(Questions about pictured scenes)
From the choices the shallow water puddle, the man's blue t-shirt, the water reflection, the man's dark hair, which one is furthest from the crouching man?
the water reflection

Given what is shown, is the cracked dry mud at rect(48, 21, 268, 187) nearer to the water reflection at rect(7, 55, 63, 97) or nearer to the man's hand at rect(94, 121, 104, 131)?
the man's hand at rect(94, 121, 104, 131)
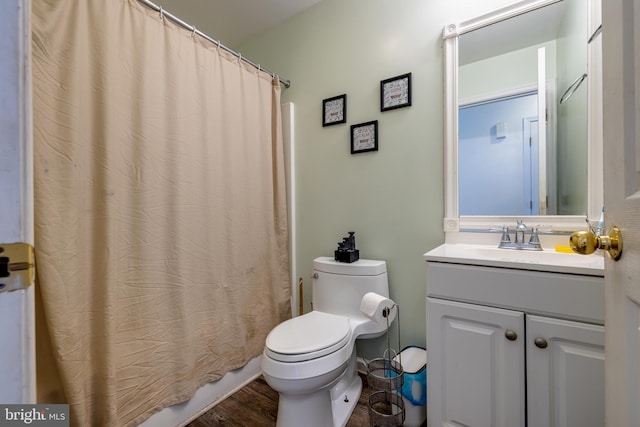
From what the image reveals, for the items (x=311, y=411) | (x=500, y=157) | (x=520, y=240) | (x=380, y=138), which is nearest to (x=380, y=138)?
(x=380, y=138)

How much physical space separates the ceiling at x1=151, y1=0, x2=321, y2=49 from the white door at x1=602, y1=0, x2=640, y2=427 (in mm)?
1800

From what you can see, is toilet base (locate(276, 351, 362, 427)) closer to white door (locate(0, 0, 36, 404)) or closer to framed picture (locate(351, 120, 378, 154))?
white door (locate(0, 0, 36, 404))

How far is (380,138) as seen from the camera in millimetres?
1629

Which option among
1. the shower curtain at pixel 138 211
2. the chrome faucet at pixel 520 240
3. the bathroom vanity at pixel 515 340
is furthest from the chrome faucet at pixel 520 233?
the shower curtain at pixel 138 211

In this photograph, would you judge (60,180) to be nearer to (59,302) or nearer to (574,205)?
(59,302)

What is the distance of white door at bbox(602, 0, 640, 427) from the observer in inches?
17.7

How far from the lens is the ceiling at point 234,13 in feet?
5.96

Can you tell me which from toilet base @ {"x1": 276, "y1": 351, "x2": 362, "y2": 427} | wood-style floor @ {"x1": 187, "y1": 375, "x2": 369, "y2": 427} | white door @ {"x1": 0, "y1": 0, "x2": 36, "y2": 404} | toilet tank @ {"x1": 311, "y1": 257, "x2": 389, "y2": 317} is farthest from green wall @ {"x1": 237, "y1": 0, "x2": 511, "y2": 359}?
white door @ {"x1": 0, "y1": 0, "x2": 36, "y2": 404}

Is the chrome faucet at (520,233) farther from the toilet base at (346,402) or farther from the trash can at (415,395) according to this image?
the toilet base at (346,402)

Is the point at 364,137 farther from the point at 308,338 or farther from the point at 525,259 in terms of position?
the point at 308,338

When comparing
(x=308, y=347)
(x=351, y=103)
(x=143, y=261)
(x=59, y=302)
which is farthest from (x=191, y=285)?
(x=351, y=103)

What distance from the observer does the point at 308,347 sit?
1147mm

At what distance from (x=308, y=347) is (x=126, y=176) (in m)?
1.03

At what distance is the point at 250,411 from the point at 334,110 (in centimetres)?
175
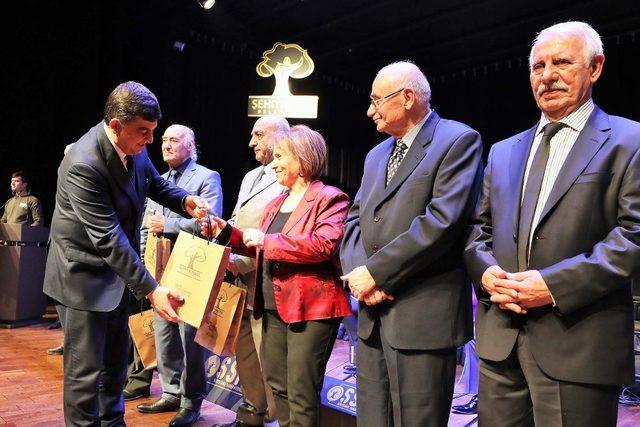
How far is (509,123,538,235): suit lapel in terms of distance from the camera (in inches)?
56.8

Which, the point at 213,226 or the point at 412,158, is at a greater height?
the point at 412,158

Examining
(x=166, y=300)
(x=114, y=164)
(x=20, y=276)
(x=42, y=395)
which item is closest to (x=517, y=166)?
---
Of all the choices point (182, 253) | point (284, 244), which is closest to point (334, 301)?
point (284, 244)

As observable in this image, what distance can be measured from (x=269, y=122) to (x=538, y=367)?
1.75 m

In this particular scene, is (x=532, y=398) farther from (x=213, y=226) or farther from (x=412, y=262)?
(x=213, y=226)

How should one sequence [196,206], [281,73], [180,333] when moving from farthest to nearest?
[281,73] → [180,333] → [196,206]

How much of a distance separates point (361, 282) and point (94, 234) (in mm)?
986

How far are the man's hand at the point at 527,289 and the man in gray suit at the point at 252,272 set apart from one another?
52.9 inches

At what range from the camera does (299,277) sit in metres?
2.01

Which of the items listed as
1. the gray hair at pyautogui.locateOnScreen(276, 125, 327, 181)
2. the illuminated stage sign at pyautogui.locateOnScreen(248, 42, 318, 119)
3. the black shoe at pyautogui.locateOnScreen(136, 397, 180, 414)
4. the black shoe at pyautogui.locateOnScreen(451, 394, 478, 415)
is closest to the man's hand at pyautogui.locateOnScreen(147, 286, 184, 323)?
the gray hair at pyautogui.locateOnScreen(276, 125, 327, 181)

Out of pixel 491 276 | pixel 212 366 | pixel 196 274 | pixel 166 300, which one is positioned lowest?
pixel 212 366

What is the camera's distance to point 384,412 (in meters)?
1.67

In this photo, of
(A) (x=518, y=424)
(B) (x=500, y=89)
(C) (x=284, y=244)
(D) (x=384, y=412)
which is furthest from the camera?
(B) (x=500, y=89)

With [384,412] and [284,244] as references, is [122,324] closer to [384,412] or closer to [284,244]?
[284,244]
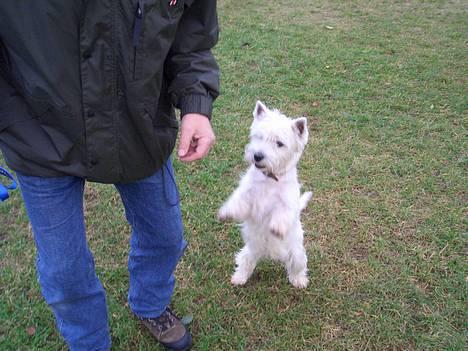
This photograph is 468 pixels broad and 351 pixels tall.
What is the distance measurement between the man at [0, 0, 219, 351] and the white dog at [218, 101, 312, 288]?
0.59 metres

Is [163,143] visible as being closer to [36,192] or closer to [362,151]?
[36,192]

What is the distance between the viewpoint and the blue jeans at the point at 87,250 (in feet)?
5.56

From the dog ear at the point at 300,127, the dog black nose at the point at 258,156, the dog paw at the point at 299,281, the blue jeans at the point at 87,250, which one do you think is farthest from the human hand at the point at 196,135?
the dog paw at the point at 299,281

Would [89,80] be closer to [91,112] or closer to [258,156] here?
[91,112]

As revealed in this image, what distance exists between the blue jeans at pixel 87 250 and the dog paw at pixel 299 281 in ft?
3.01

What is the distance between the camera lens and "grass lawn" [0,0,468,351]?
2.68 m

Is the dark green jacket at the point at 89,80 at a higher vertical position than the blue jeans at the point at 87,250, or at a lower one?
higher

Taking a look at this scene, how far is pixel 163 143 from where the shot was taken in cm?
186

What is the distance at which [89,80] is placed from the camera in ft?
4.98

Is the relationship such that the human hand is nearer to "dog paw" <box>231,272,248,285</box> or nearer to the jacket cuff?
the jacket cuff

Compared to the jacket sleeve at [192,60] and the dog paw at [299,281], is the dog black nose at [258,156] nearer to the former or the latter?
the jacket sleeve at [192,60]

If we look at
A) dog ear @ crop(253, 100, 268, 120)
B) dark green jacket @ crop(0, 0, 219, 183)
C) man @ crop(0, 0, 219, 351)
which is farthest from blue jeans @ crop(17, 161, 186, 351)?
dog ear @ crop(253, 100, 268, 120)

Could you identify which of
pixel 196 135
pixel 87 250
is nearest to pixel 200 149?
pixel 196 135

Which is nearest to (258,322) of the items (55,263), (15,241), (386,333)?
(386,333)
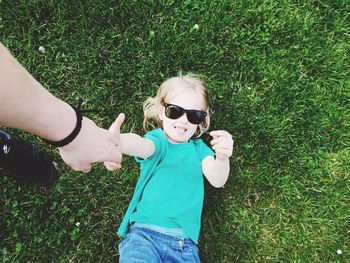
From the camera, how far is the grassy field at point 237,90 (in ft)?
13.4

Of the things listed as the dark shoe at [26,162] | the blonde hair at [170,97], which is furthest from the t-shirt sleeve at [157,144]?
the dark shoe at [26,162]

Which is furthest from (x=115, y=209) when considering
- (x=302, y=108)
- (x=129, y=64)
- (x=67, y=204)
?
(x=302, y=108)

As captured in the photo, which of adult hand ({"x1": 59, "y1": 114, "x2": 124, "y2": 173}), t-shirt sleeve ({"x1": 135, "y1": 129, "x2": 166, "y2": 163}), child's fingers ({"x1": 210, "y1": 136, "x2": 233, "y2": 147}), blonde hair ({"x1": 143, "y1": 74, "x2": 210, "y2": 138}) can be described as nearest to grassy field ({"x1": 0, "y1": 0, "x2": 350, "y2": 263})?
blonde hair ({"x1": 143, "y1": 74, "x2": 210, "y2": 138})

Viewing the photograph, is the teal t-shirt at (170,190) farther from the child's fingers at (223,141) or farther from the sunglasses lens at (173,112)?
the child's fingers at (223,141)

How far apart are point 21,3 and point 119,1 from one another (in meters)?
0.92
* * *
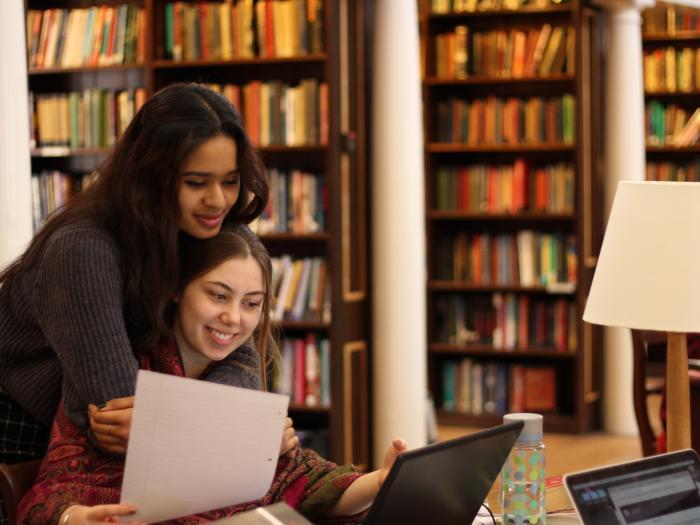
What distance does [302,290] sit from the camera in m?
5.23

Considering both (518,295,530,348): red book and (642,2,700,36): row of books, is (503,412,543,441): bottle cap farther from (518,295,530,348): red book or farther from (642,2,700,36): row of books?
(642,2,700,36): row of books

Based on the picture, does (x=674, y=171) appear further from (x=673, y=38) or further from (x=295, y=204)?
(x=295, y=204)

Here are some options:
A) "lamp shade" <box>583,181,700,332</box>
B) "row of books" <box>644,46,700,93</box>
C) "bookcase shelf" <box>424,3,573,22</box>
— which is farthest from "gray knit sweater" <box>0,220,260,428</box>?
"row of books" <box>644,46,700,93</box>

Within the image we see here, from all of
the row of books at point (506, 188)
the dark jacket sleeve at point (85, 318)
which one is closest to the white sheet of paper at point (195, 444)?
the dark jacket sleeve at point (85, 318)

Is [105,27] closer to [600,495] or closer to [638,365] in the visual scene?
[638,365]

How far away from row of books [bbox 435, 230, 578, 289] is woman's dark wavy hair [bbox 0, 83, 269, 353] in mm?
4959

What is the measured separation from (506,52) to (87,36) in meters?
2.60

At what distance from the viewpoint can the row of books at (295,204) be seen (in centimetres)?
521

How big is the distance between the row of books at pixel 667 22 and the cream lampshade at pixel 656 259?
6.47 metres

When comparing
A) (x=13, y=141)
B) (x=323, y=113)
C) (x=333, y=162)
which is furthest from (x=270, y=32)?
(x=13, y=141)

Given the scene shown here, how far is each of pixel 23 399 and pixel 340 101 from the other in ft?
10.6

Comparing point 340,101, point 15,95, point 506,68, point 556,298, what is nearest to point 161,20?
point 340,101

Set task:
Swap "closest" for "nearest" in the rows from the line with "Which, the point" up to and including the line with "which item is closest to (x=517, y=166)?", changing nothing else. Return only those lines.

Exercise answer:
Which, the point at 213,226 or the point at 412,158, is at a greater height?
the point at 412,158

Examining
(x=166, y=300)
(x=114, y=164)
(x=20, y=276)
(x=42, y=395)
which item is nearest to (x=517, y=166)?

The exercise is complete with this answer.